On November 21, 2013, the New York Court of Appeals, in response to a certified question from the U.S. Circuit Court of Appeals for the Second Circuit, ended the long-running debate over whether a separate, private plenary right of action could be implied under New York Civil Practice Law and Rules (CPLR) Article 52, including §5222-a. In its decision in Cruz v. TD Bank, N.A., 2013, NY Slip Op 07762 (N.Y. Nov. 21, 2013), the Court ruled that such a private plenary right of action could not be implied under the statute – a decision that should also operate to deflect any class action suit attempts by enterprising attorneys or consumer and other public advocacy groups. The Court’s conclusions were based on the language and legislative intent of Article 52, especially when viewed in light of the variety of designated special proceedings available under Article 52 that could be used by a judgment debtor seeking redress.

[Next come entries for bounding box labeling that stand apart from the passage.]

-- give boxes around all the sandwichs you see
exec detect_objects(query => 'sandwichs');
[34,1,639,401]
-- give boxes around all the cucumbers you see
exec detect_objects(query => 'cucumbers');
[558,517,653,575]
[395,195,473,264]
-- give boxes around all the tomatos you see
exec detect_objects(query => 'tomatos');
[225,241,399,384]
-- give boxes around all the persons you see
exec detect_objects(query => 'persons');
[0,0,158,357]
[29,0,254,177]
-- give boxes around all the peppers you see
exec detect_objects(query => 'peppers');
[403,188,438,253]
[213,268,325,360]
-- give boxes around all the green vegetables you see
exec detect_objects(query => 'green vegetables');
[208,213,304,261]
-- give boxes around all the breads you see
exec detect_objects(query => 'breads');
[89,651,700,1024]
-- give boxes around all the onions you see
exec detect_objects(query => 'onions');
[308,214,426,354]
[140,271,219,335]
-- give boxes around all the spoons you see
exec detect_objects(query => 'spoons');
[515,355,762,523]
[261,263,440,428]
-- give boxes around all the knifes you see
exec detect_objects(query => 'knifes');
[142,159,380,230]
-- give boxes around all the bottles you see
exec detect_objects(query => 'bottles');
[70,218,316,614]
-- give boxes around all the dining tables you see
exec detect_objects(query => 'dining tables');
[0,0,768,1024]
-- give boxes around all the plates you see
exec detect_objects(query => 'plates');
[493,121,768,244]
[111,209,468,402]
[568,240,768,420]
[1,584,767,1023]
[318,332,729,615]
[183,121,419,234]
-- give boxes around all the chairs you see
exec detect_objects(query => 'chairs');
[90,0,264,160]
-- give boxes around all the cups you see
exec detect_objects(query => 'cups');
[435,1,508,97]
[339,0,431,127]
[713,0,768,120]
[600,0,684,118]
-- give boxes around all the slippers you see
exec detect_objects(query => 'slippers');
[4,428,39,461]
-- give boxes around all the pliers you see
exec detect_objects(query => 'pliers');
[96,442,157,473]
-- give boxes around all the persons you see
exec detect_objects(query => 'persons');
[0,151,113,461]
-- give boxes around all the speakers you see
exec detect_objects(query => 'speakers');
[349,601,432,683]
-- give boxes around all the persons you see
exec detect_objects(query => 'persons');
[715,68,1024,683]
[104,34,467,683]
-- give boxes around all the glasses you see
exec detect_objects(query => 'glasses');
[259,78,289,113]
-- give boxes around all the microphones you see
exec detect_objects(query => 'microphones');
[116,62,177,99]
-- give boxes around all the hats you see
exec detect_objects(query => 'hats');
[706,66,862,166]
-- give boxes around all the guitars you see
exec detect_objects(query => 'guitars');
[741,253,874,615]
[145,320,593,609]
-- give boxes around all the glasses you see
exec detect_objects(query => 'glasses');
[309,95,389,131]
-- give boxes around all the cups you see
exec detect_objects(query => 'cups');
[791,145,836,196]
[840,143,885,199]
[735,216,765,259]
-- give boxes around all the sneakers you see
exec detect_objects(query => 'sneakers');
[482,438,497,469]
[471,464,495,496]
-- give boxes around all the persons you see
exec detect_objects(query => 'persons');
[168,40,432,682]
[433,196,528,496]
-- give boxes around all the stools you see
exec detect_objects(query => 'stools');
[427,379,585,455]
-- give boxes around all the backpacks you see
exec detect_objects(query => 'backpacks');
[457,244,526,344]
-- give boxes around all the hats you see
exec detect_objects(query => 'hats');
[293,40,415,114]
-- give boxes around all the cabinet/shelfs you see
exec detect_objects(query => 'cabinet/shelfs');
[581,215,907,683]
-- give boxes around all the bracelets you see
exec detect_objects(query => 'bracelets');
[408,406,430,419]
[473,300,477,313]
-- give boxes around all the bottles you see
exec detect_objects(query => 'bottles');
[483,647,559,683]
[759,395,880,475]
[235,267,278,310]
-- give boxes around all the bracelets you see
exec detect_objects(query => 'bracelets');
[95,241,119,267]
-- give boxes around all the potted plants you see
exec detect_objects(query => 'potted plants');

As part of the overall judgment enforcement provisions in CPLR Article 52, CPLR §5222-a was enacted by the New York State Legislature in 2008 as part of the Exempt Income Protection Act (EIPA). The EIPA was passed for the laudable purpose of protecting judgment debtors, who are generally unrepresented, from the loss of their exempt income to creditors seeking to enforce judgments by proceeding against the debtors’ bank accounts. In furtherance of this objective, the EIPA amended certain existing statutes, restricting the scope of restraints that can be implemented against a bank account, and created a new procedure aimed at ensuring that judgment debtors are able to continue having access to their exempt funds.

In addition to limiting the scope of a restraint, CPLR §5222-a places an affirmative duty on banks to do two things upon receipt of a restraining notice:

  • First, the bank must determine whether the judgment creditor has served the proper forms, consisting of two copies of the restraining notice, an exemption notice and two exemption claims forms. The restraint is void if the judgment creditor fails to provide these documents to the bank. In that event, the bank “shall not restrain the account,” nor can the bank charge fees associated with the restraint. 
  • Second, if the judgment creditor has served the bank with the proper forms, the bank must then serve the restraining notice, the exemption notice and two exemption claim forms on its judgment debtor depositor within two business days of receipt. The statute states, however, that “the inadvertent failure by a depository institution to provide the notice required … shall not give rise to liability on the part of the depository institution.” Plaintiffs had seized upon this provision in particular to argue that it therefore allowed by negative inference that a private, separate plenary action would be allowed for all other violations of Article 52 and especially §5222-a. 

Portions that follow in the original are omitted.